DIOCESI – Lectio delle Sorelle Clarisse del monastero Santa Speranza in San Benedetto del Tronto.

E’ folle, Signore! E’ troppo arduo per noi seguire la tua Parola, obbedire alla tua voce, osservare i tuoi comandi, convertirci a te con tutto il cuore e con tutta l’anima.
Quante volte ci siamo lasciati andare a questo sfogo? Quante volte ci scoraggiamo di fronte ad una Parola di Dio che ci interroga e ci sollecita nel nostro essere e nel nostro agire?
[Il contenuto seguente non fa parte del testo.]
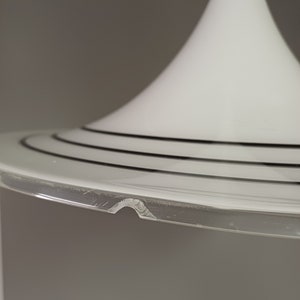 May include: A white glass lampshade with a wide, circular base and three black bands around the rim. The base is slightly chipped.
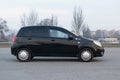 Black modern city car compact hatchback side view Royalty Free Stock Photo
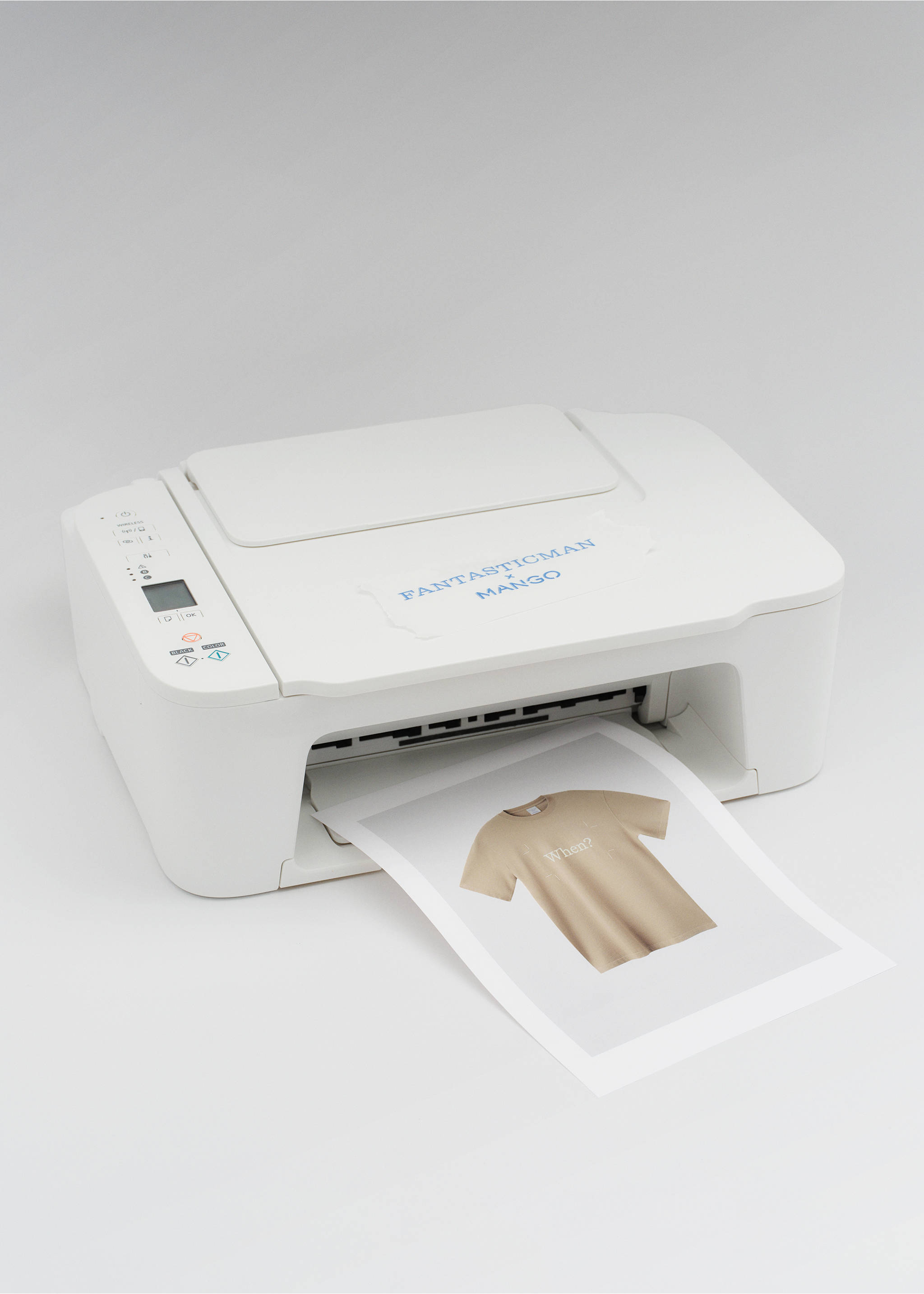 Beige short-sleeved t-shirt printed on a sheet of paper emerging from a white printer., Beige. Ref: 27045990-00.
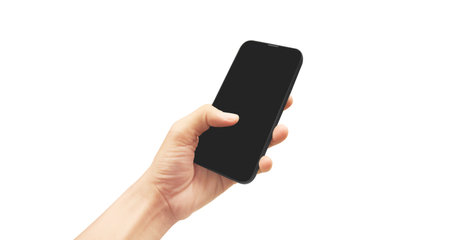 Hand holding smartphone device and touching screen in handの写真素材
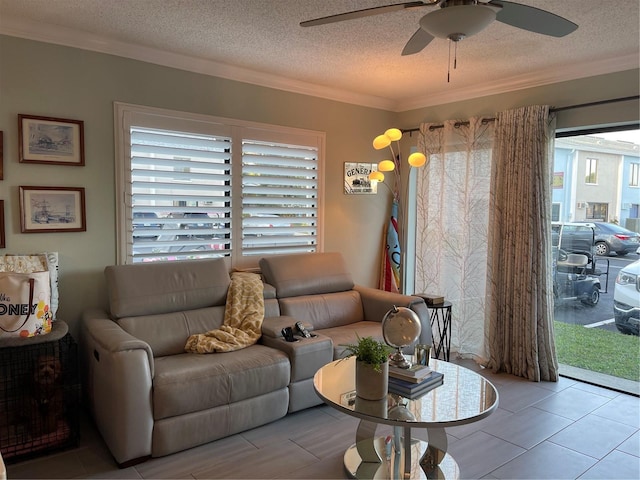 living room with ornamental molding, ceiling fan, and a textured ceiling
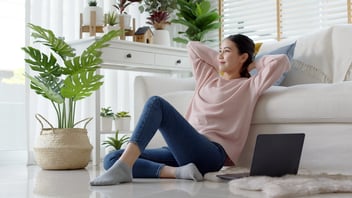 Young attractive beautiful asia female girl or university student sit smile look outside window put arm hand back behind head at sofa couch living room feeling relax comfort at cozy home houseplant.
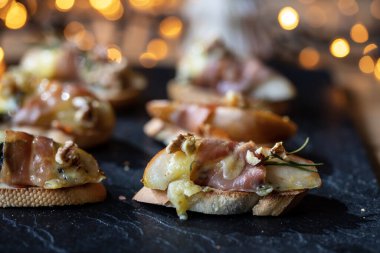 Noel kanepeleri armut, mavi peynir ve parma jambonundan yapılır.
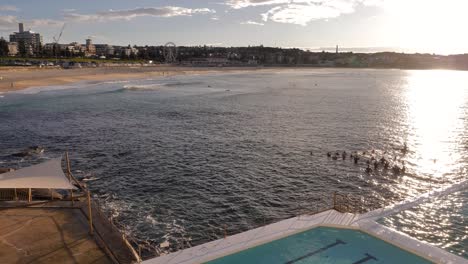 Erhöhte-Ansicht-Von-Menschen,-Die-Bei-Sonnenaufgang-Im-Meer-Neben-Bondi-Eisbergen-Schwimmen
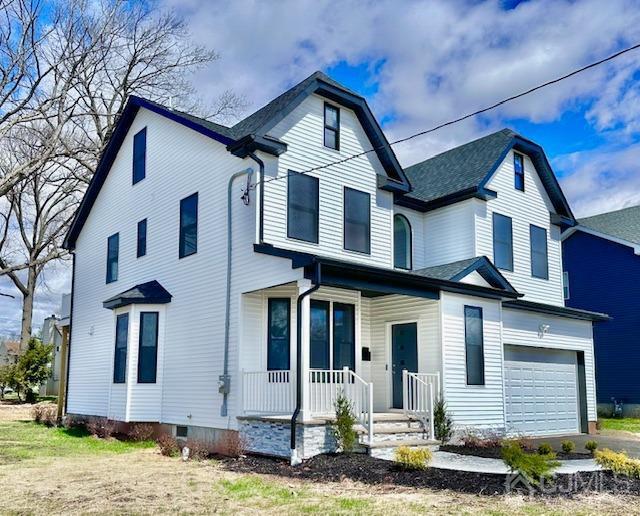 9 Melrose Ave, Sayreville, NJ 08879 - view of front facade featuring a porch, aphalt driveway, and a garage
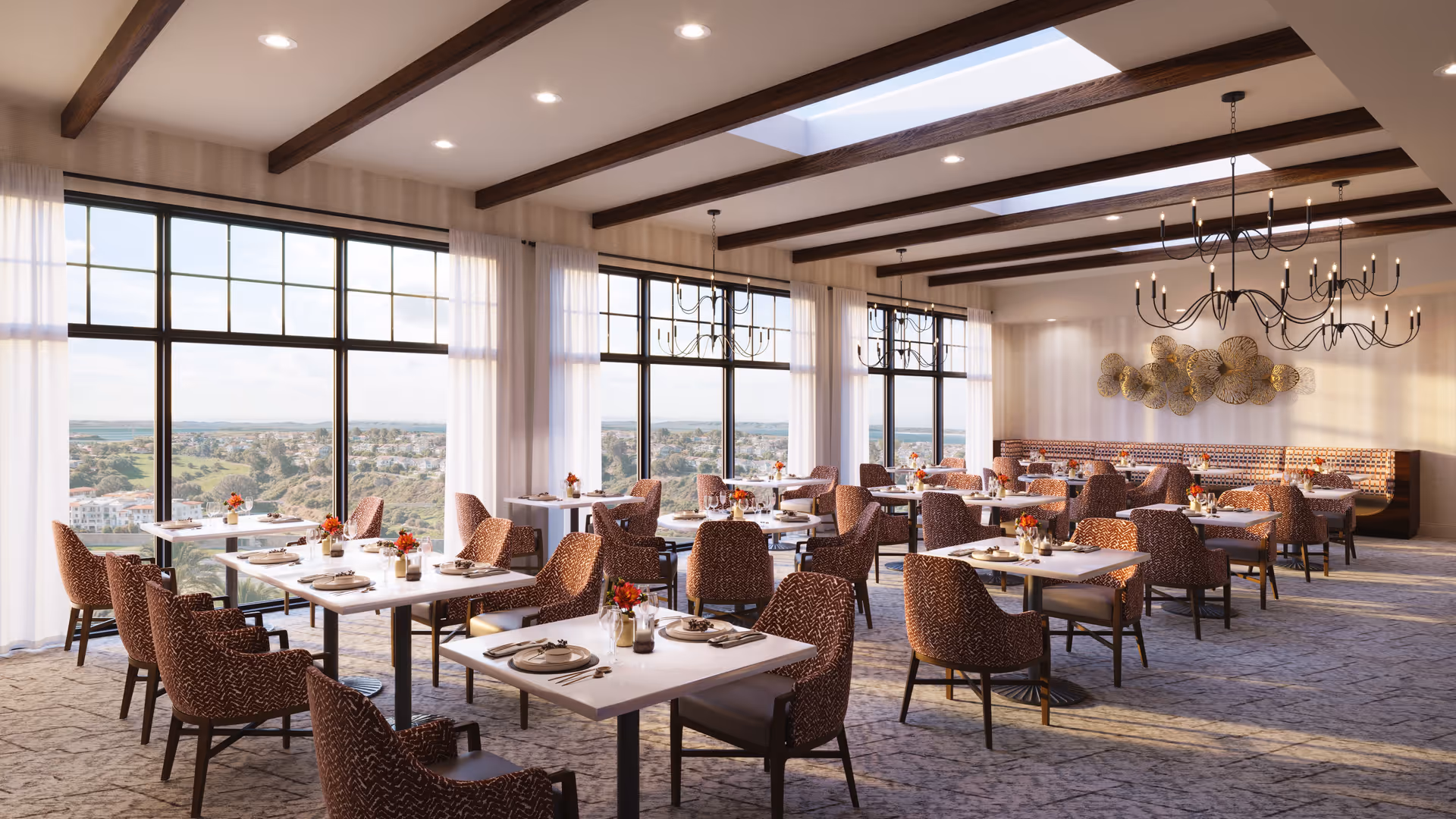 Bright dining room with multiple set tables and upholstered chairs, large windows showing a scenic view, chandeliers, and exposed ceiling beams.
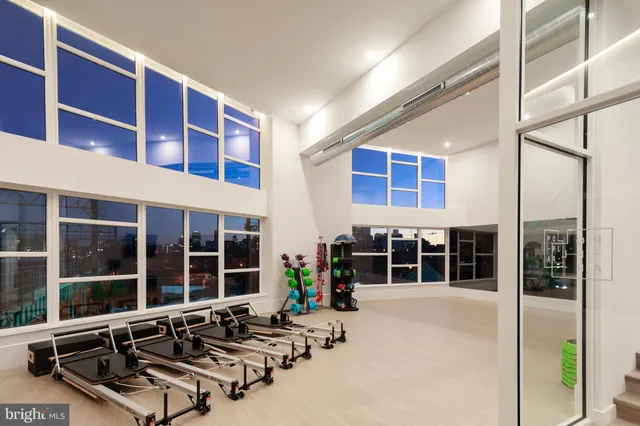 a view of a building with a large window and sitting area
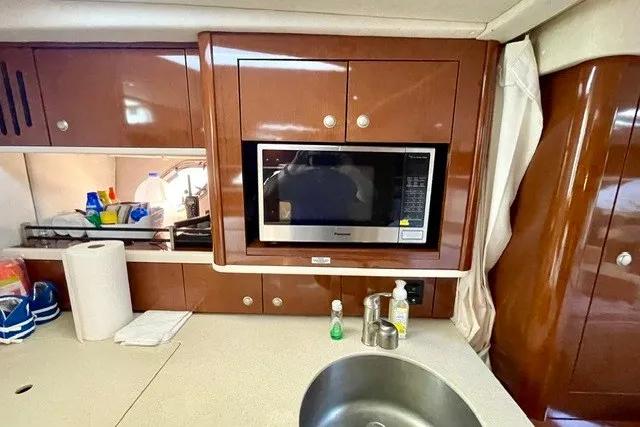 Slide: The Image of 2008 Sea Ray Sundancer 330 galley with microwave, sink, and wooden cabinetry. - 23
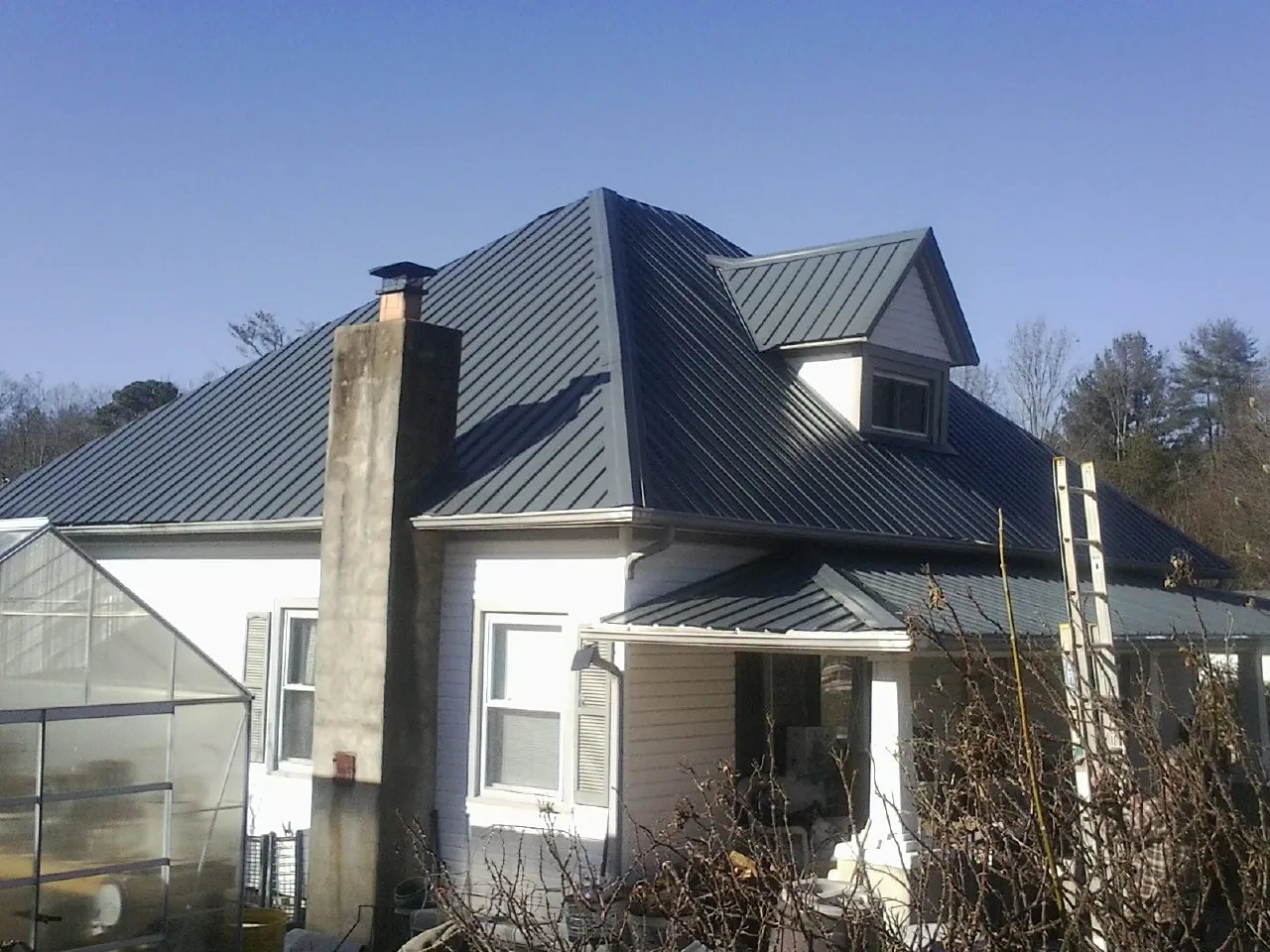 Dark blue standing seam metal roof on a white farmhouse with dormer — Slate & Tile Roof Repair by Roofing Brothers in Humble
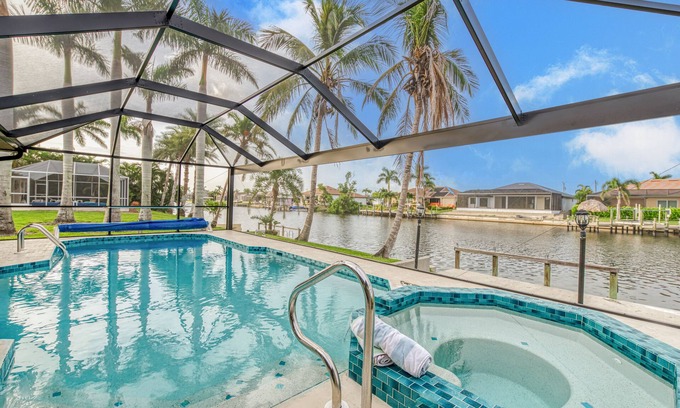 Pelican House | 3/2 updated Gulf access canal home electric heated pool & Jacuzzi - Coconut Cove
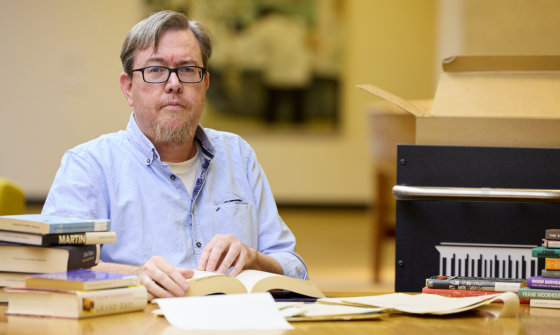 A man with glasses wearing a black button-down shirt in the National Library of Australia's Special Collections Reading Room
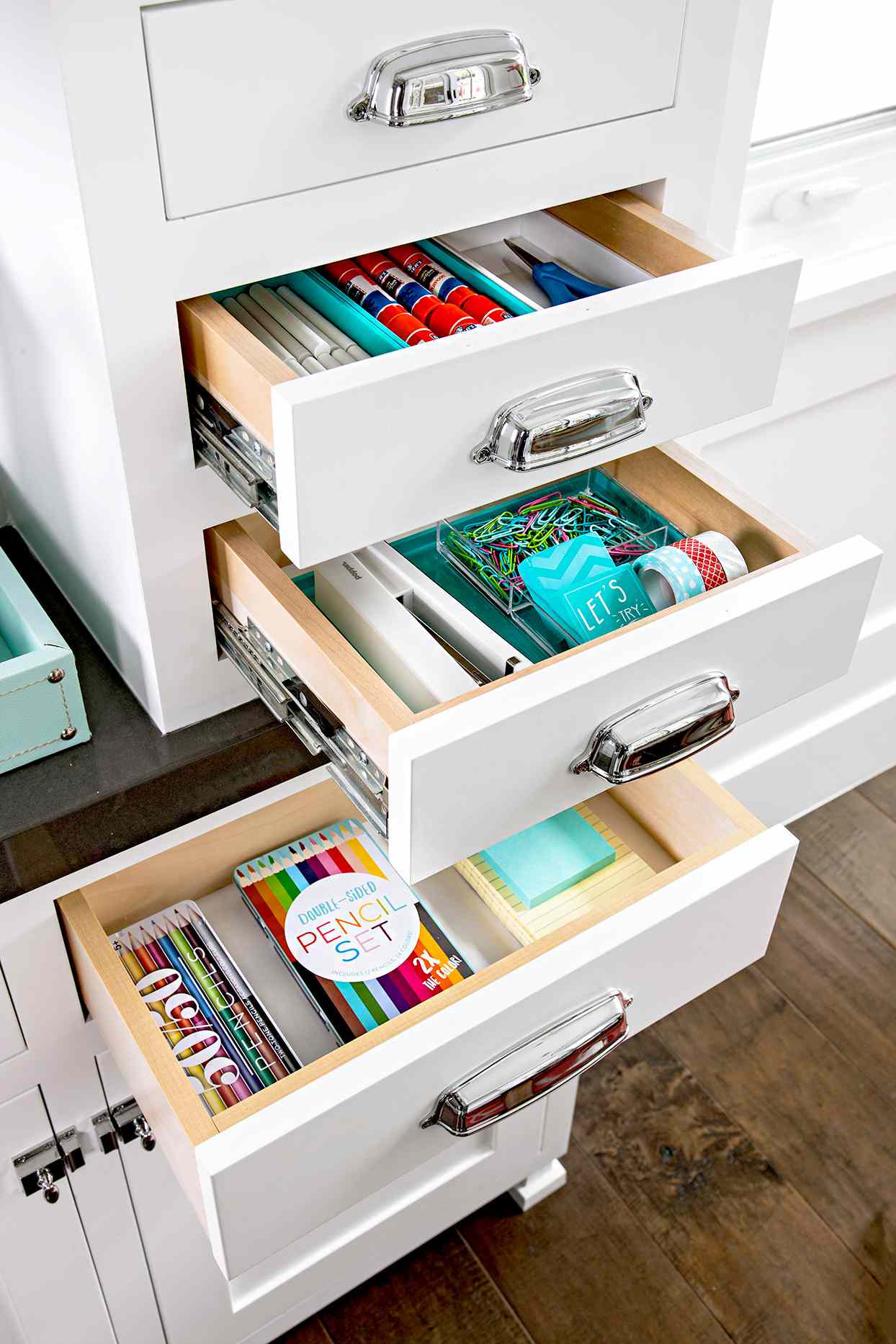Open drawers with organized supplies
Ci risponde il Libro del Deuteronomio, da cui è tratta la prima lettura: «Questo comando che oggi ti ordino non è troppo alto per te, né troppo lontano da te. Non è nel cielo, perché tu dica: “Chi salirà per noi in cielo, per prendercelo e farcelo udire, affinché possiamo eseguirlo?”. Non è di là dal mare, perché tu dica: “Chi attraverserà per noi il mare, per prendercelo e farcelo udire, affinché possiamo eseguirlo?”. Anzi, questa parola è molto vicina a te…».
Sì, la Parola di Dio è molto vicina a noi: ma questa non è una teoria che impariamo a memoria sui libri, non è qualcosa verificabile attraverso equazioni o analisi matematiche né tantomeno una definizione da puro catechismo!
Questa è l’esperienza di ogni giorno, di un quotidiano che, senza sosta, ci chiede di farci prossimi del fratello che la vita ci pone accanto, qual fratello che è vera Parola di Dio per noi!

Il Vangelo di questa domenica ce lo testimonia.
Tre i protagonisti: un sacerdote, un levita e un samaritano. Tutti e tre incontrano sulla loro strada un uomo percosso e derubato dai briganti. Quest’uomo è la Parola di Dio che, in quel preciso istante e in quel preciso luogo, si fa presente concretamente.
Se per noi la fede è dottrina, regola, semplice rituale fine a se stesso, devozione o esperienza mistica, il risultato è quello di passare oltre, di “vedere” ma non riconoscere nella storia un Signore che si fa carne nella carne dell’uomo. Così come accade al levita e al sacerdote: camminano lungo le stesse strade dell’umanità passando oltre, non riconoscendo, cioè, in quell’umanità, il Dio che si manifesta.
Se per noi la fede è essenzialmente relazione e relazione d’amore, allora, come il samaritano, sappiamo riconoscere una Parola che ci chiama a patire con, a farci vicino, a curare, a farci carico, ad accompagnare, a spenderci per ogni fratello e sorella che incontriamo, in una parola a farci prossimo.
Noi tutti siamo stati e siamo continuamente soccorsi da Cristo, Buon Samaritano, che non manca mai di versare sulle nostre ferite il vino della consolazione e l’olio della speranza.

Da discepoli, convalescenti della vita e assidui sperimentatori della tenerezza di Dio, siamo chiamati a non passare oltre quella Parola di Dio che ci chiede di farci prossimo, Parola che assume i tratti di ogni uomo, di ogni vita, di ogni storia, che incrocia e incontra la nostra umanità, la nostra vita, la nostra storia.